## Example of GraphEBM: Random Generation

In [1]:
import os
import torch
from torch_geometric.data import DenseDataLoader
from rdkit import RDLogger

from dig.ggraph.dataset import QM9, ZINC250k
from dig.ggraph.method import GraphEBM
from dig.ggraph.evaluation import RandGenEvaluator



In [2]:
device = torch.device('cuda:1')

#### Prepare Dataset

In [3]:
dataset = ZINC250k(one_shot=True, root='./')
splits = dataset.get_split_idx()
train_set = dataset[splits['train_idx']]
train_dataloader = DenseDataLoader(train_set, batch_size=128, shuffle=True, num_workers=0)

making raw files: ./raw
Downloading https://raw.githubusercontent.com/divelab/DIG_storage/main/ggraph/zinc250k_property.csv
Processing...
making processed files: ./zinc250k_property/processed_oneshot
Done!


#### Training

Before starting training, we need to define an object `graphebm` as an instance of class `GraphEBM`.

**Skip training**: You can also download our trained models on [ZINC250k](https://github.com/divelab/DIG_storage/blob/main/ggraph/GraphEBM/GraphEBM_zinc250k_uncond.pt) and [QM9](https://github.com/divelab/DIG_storage/blob/main/ggraph/GraphEBM/GraphEBM_qm9_uncond.pt).

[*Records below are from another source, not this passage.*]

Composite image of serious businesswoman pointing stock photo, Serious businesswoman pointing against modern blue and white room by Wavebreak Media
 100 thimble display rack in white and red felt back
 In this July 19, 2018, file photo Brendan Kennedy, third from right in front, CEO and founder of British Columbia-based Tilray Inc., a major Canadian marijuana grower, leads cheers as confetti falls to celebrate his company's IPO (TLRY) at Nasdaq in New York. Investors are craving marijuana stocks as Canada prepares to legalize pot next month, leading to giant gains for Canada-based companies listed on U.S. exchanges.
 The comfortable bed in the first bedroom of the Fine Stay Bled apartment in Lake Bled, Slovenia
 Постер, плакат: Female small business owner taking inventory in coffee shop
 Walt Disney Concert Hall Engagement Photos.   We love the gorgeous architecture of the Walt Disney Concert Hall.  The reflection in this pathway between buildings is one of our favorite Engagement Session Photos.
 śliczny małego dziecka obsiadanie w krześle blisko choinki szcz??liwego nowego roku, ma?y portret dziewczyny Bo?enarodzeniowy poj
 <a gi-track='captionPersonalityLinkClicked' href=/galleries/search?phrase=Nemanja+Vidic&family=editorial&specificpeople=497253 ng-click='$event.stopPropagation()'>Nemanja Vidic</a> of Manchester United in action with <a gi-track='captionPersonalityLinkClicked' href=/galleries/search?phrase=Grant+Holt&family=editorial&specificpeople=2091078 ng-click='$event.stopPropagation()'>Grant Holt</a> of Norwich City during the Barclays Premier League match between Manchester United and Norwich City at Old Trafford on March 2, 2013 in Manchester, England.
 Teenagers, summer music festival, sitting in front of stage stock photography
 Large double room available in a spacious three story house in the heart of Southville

Note: We found that we might have an error about loading the trained models if we download them with `wget`. If you have the same error, please download the models manually.

In [4]:
graphebm = GraphEBM(n_atom=38, n_atom_type=10, n_edge_type=4, hidden=64, device=device)

In [None]:
graphebm.train_rand_gen(train_dataloader, lr=1e-4, wd=0, max_epochs=20, c=0, ld_step=150, ld_noise=0.005, ld_step_size=30, clamp=True, alpha=1, save_interval=1, save_dir='./checkpoints')

#### Generation

To construct molecules from our generated node matrices and adjacency tensors, we need the `atomic_num_list`, which denotes what atom each dimension of the node matrix corresponds to. `0` denotes the virtual atom type.

In [6]:
### Ignore info output by RDKit
RDLogger.DisableLog('rdApp.error') 
RDLogger.DisableLog('rdApp.warning')

atomic_num_list = dataset.atom_list  # [6, 7, 8, 9, 15, 16, 17, 35, 53, 0] for ZINC250k
gen_mols = graphebm.run_rand_gen(checkpoint_path='./GraphEBM_zinc250k_uncond.pt', n_samples=10000, c=0, ld_step=150, ld_noise=0.005, ld_step_size=30, clamp=True, atomic_num_list=atomic_num_list)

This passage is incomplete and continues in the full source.